EXERCISE OBJECTIVE: Copy every one of the entries below word for word, but leave the pictures out of your copy.

DATA PROVIDED:
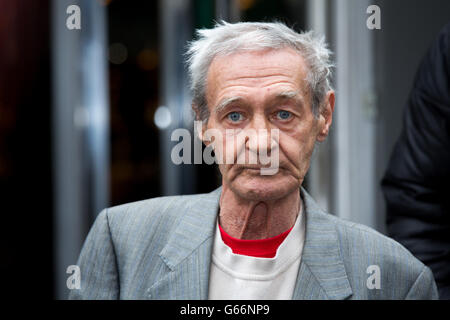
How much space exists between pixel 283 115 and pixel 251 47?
0.41ft

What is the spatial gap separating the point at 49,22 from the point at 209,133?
1.83 meters

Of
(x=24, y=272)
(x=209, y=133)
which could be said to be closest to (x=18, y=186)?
(x=24, y=272)

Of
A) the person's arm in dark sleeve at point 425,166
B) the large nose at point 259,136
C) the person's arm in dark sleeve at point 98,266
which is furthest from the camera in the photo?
the person's arm in dark sleeve at point 425,166

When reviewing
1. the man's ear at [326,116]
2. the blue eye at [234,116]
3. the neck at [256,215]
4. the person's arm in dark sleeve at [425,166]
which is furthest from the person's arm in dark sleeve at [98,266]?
the person's arm in dark sleeve at [425,166]

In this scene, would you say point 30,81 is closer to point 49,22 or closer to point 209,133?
point 49,22

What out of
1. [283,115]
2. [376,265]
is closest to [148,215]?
[283,115]

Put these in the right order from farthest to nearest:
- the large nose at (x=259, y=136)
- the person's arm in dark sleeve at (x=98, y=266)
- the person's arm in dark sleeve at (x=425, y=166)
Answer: the person's arm in dark sleeve at (x=425, y=166), the person's arm in dark sleeve at (x=98, y=266), the large nose at (x=259, y=136)

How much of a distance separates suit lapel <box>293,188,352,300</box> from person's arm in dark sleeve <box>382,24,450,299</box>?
0.21m

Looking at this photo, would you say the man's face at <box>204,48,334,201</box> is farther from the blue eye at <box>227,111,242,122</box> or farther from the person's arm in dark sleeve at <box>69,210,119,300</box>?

EXPECTED OUTPUT:
How much space exists between pixel 283 115 and pixel 251 47?
0.41ft

What is the spatial gap separating the point at 49,22 from the point at 209,133?
1.83 meters

Of
(x=24, y=272)
(x=209, y=133)
which could be said to be closest to (x=18, y=186)?
(x=24, y=272)

Of
A) the person's arm in dark sleeve at point 425,166
B) the large nose at point 259,136
C) the person's arm in dark sleeve at point 98,266
which is furthest from the camera in the photo?
the person's arm in dark sleeve at point 425,166

When reviewing
1. the man's ear at [326,116]
2. the blue eye at [234,116]
3. the neck at [256,215]
4. the person's arm in dark sleeve at [425,166]
which is furthest from the person's arm in dark sleeve at [98,266]?
the person's arm in dark sleeve at [425,166]

In this scene, would you say point 30,81 is closer to point 49,22 or closer to point 209,133?
point 49,22

What out of
1. [283,115]
2. [376,265]
is closest to [148,215]?
[283,115]

Put these in the right order from farthest to nearest:
- the large nose at (x=259, y=136)
- the person's arm in dark sleeve at (x=98, y=266)
- the person's arm in dark sleeve at (x=425, y=166)
Answer: the person's arm in dark sleeve at (x=425, y=166), the person's arm in dark sleeve at (x=98, y=266), the large nose at (x=259, y=136)

How much of a distance separates suit lapel <box>293,188,352,300</box> from person's arm in dark sleeve <box>382,24,450,299</box>?
0.21m

Looking at this photo, would you say the man's face at <box>204,48,334,201</box> is farther from the blue eye at <box>227,111,242,122</box> or farther from the person's arm in dark sleeve at <box>69,210,119,300</box>?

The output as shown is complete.